***** TEXT SECTION *****
He's been Police Officer of the Year, president of the black officer's chapter, had his picture in the paper enough times to fill a scrapbook, and he has sponsored everything from bodybuilding charity benefits to a halfway house for prostitutes.
Like the mythical Greek strongman he's nicknamed for, Lt. James "Hercules" Hinson has become larger than life - the city's most recognizable cop in uniform, a walking billboard for academy recruiters.
So of all people, the burly patrol veteran might have been the last officer the public would expect to be suspended, as he was Friday, a week after news that a so-called "secret police" squad was tailing him.
In a news conference Friday, Chief David Wray never mentioned Hinson's name as he spoke of an "ongoing" drug investigation and an internal police probe, later cryptically telling the News & Record: "You connect the dots." And even if Wray refused to name names, a lot of people were asking the obvious question.
Hinson?
"I can't believe it," said Brenda Cogdell, a homelessness prevention advocate who worked closely with Hinson on his latest idea, Operation Help. "He seemed so dedicated."
Echoed Dorothy Brown, whose Ole Asheboro neighborhood along MLK Drive was the crime-plagued section where Hinson first walked a beat after joining the force in 1991:
"When he was over here, he had the kids under control. They respected him. He seems to be a clean-cut young man."
Clearly, that image doesn't square with the view department brass has of Hinson. Though Wray's read-between-the-lines statement to the media Friday avoided naming Hinson, the lieutenant himself says he long knew that officers in the covert Special Intelligence Section sought to connect him to Elton Turnbull, a major cocaine dealer arrested here in 2001.
In 1999, Hinson and his wife sold Turnbull one of their rental properties. Although Hinson said investigators saw this as evidence of police collusion, he insists it was sheer coincidence.
"That one incident was how this whole thing started," Hinson said in an interview last week, before his suspension.
"I met (Turnbull) twice, and I didn't know he was a drug dealer. I thought he had a landscaping business."
According to Drug Enforcement Agency affidavits, a joint task force with city police and the State Bureau of Investigation in October 2001 closed in on a $10 million cocaine ring between Greensboro and Venezuela. The central figure was Turnbull, now 34, cousin to an FBI top 10 fugitive, Jimmy Springette.
*****
→ TASKS TO CARRY OUT
**a)** According to the article about Lt. James Hinson, in what year did he join the force?
**b)** Repeat the passage of the Hinson article between "Echoed Dorothy Brown, whose" and "was sheer coincidence.", inclusive.
***** DATASET EXCERPTS *****
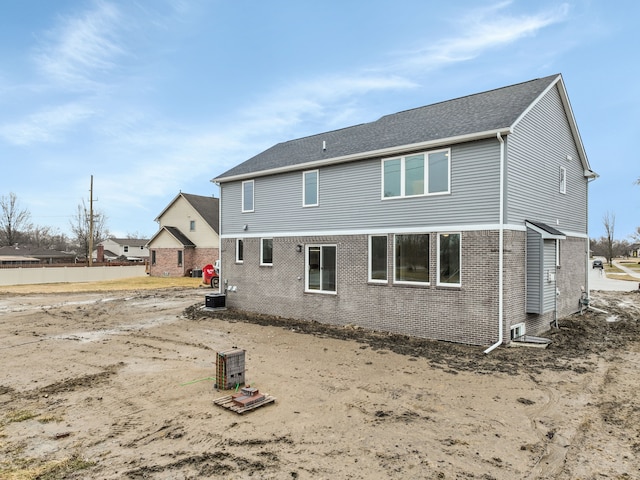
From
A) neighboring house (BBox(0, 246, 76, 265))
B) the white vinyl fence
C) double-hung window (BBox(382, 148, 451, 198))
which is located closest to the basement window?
double-hung window (BBox(382, 148, 451, 198))

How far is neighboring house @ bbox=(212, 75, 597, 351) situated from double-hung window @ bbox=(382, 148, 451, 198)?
0.03 metres

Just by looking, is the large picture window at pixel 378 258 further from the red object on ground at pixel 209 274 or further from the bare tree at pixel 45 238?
the bare tree at pixel 45 238

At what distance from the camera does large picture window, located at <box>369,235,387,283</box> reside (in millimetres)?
11516

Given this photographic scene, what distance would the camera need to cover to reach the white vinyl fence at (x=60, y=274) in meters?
29.0

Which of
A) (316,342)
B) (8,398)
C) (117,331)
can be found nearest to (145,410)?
(8,398)

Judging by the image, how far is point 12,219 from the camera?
6094 cm

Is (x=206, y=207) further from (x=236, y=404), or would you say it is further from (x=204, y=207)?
(x=236, y=404)

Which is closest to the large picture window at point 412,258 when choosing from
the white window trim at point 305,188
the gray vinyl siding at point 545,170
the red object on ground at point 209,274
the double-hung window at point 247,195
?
the gray vinyl siding at point 545,170

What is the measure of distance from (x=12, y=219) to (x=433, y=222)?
74.5 m

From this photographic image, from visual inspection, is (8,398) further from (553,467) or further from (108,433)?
*****
→ EXERCISE RESPONSES
**a)** 1991

**b)**
Echoed Dorothy Brown, whose Ole Asheboro neighborhood along MLK Drive was the crime-plagued section where Hinson first walked a beat after joining the force in 1991:
"When he was over here, he had the kids under control. They respected him. He seems to be a clean-cut young man."
Clearly, that image doesn't square with the view department brass has of Hinson. Though Wray's read-between-the-lines statement to the media Friday avoided naming Hinson, the lieutenant himself says he long knew that officers in the covert Special Intelligence Section sought to connect him to Elton Turnbull, a major cocaine dealer arrested here in 2001.
In 1999, Hinson and his wife sold Turnbull one of their rental properties. Although Hinson said investigators saw this as evidence of police collusion, he insists it was sheer coincidence.